This BAM file contains information on the alignments to the reference genome. It includes all the reads from the FASTQ input. Reads that do not align to the reference are set as unmapped in the bam file. The file can be the product of several steps of the pipeline depending on the given input parameters. It is initially produced by the mapping step, then it can be the result of merging of different runs from the same experiment and finally it can run through a marking duplicates process that can eventually remove reads that are marked as duplicates.

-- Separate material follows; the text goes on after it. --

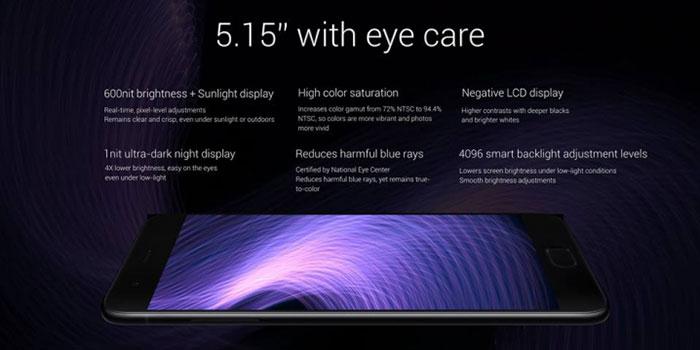 Xiaomi Mi6 : image 5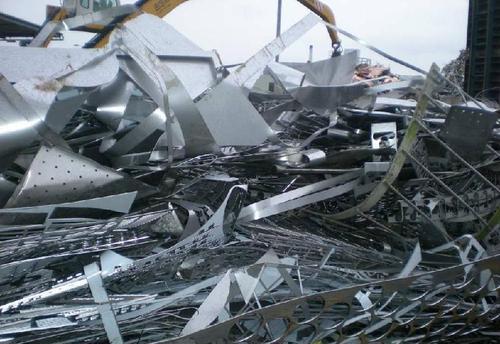 废旧物资回收的重要性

Alignments to the reference transcriptome

views
TranscriptomeAlignments

This BAM file contains information on the alignments to the reference transcriptome. It is generally used only for expression abundance estimation, as input in the quantification process. The file is generally produced in the mapping process and can be the result of merging of different runs from the same experiment.

Alignments statistics

views
BamStats

This JSON file contains alignment statistics computed with the bamstats program. It also reports RNA-Seq quality check metrics agreed within the IHEC consortium.

Signal tracks

views
RawSignal
MultipleRawSignal
MinusRawSignal
PlusRawSignal
MultipleMinusRawSignal
MultiplePlusRawSignal

These BigWig files (one or two, depending on the strandedness of the input data) represent the RNA-Seq signal.

Contigs

views
Contigs

This BED file reports RNA-seq contigs computed from the pooled signal tracks.

Quantifications

views
GeneQuantifications
TranscriptQuantifications

These two files report abundances for genes and transcripts in the processed RNA-seq samples. The format can be either GFF or TSV depending on the tool used to perform the quantification.

Pipeline configuration

Executors

Nextflow provides different Executors run the processes on the local machine, on a computational cluster or different cloud providers without the need to change the pipeline code.

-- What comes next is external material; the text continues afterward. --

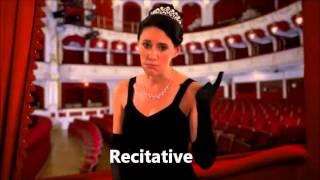 4 08 Opera - Libretto, Recitative, and Aria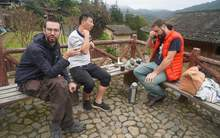 Moychay china tea travel in south fujian mountains tulou 69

By default the local executor is used, but it can be changed by using the executor configuration scope.

For example, to run the pipeline in a computational cluster using Sun Grid Engine you can create a nextflow.config file in your current working directory with something like:

process {
    executor = 'sge'
    queue    = 'my-queue'
    penv     = 'smp'
}

Pipeline profiles

The Grape pipeline can be run using different configuration profiles. The profiles essentially allow the user to run the analyses using different tools and configurations. To specify a profile you can use the -profiles Nextflow option.

The following profiles are available at present:

profile description
gemflux uses GEMtools for mapping pipeline and Flux Capacitor for isoform expression quantification
starrsem uses STAR for mapping and bigwig and RSEM for isoform expression quantification
starflux uses STAR for mapping and Flux Capacitor for isoform expression quantification

The default profile is starrsem.

Run the pipeline

Here is a simple example of how you can run the pipeline:

nextflow -bg run grape-nf -r v1.1.4 --index input-files.tsv --genome refs/hg38.AXYM.fa --annotation refs/gencode.v21.annotation.AXYM.gtf --rg-platform ILLUMINA --rg-center-name CRG -resume > pipeline.log

It is strongly recommended to run one of the pipeline released versions unless you have a very good reason not to do so. This is done via the -r command line option as shown in the command above. Please see this section of Nextflow documentation for more details on this.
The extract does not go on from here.